### Your instructions
Select every line below that contains the word "here" and copy each one.

### Records for this task
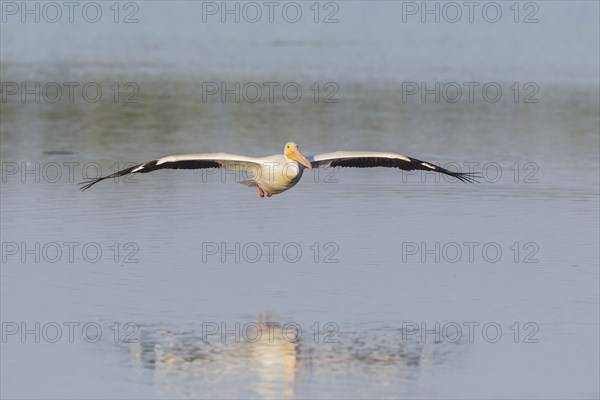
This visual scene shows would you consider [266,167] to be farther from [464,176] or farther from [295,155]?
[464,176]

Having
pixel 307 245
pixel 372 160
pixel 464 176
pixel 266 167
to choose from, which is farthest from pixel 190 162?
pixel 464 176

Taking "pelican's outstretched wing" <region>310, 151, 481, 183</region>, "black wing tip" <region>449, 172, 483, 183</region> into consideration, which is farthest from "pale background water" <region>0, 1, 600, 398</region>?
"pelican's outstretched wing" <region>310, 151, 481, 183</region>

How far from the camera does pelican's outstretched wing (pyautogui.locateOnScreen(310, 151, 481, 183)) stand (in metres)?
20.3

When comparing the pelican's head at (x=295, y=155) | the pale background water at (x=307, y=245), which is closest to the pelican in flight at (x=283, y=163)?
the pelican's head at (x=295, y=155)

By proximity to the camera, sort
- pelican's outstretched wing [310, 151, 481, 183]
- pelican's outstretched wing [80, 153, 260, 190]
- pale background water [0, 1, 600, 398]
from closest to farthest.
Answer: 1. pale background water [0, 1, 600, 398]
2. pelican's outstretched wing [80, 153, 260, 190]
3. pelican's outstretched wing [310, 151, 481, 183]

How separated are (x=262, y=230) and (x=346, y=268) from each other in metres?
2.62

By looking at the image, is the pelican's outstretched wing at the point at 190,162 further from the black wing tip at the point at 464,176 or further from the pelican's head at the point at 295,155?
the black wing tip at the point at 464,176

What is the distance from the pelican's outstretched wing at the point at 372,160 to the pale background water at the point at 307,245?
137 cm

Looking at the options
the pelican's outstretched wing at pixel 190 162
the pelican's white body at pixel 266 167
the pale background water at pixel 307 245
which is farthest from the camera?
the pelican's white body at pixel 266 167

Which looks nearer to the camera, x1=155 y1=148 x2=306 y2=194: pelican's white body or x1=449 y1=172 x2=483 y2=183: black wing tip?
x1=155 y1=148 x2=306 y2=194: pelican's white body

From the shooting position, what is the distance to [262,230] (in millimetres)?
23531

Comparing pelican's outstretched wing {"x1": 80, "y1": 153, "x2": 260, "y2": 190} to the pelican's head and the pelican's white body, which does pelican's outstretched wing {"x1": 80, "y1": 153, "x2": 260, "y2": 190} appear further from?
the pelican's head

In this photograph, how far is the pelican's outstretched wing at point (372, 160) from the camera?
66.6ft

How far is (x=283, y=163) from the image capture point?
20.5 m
==
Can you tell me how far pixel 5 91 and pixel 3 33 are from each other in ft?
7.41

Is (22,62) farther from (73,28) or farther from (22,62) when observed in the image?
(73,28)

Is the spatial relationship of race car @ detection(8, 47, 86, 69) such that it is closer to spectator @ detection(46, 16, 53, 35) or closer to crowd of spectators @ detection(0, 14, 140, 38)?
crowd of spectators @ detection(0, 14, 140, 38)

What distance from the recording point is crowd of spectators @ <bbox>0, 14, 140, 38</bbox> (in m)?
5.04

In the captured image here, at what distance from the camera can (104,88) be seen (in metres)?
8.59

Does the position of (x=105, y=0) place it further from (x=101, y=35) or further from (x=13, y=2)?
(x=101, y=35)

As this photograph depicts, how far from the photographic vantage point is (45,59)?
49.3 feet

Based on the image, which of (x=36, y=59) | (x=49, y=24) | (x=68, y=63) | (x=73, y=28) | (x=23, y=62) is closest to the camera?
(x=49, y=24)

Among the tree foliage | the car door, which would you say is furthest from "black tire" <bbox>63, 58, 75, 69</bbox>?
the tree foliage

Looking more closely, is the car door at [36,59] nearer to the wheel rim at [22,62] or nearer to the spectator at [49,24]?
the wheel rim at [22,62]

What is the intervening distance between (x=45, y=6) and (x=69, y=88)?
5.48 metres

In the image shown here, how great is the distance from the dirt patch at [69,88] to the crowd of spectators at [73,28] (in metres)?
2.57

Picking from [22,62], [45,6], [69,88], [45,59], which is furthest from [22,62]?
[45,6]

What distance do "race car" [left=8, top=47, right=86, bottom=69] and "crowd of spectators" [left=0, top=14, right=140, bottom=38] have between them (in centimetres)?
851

### Problem solution
In the captured image here, at what distance from the camera can (104,88) be seen (in metres)?
In the image shown here, how great is the distance from the dirt patch at [69,88] to the crowd of spectators at [73,28] (in metres)?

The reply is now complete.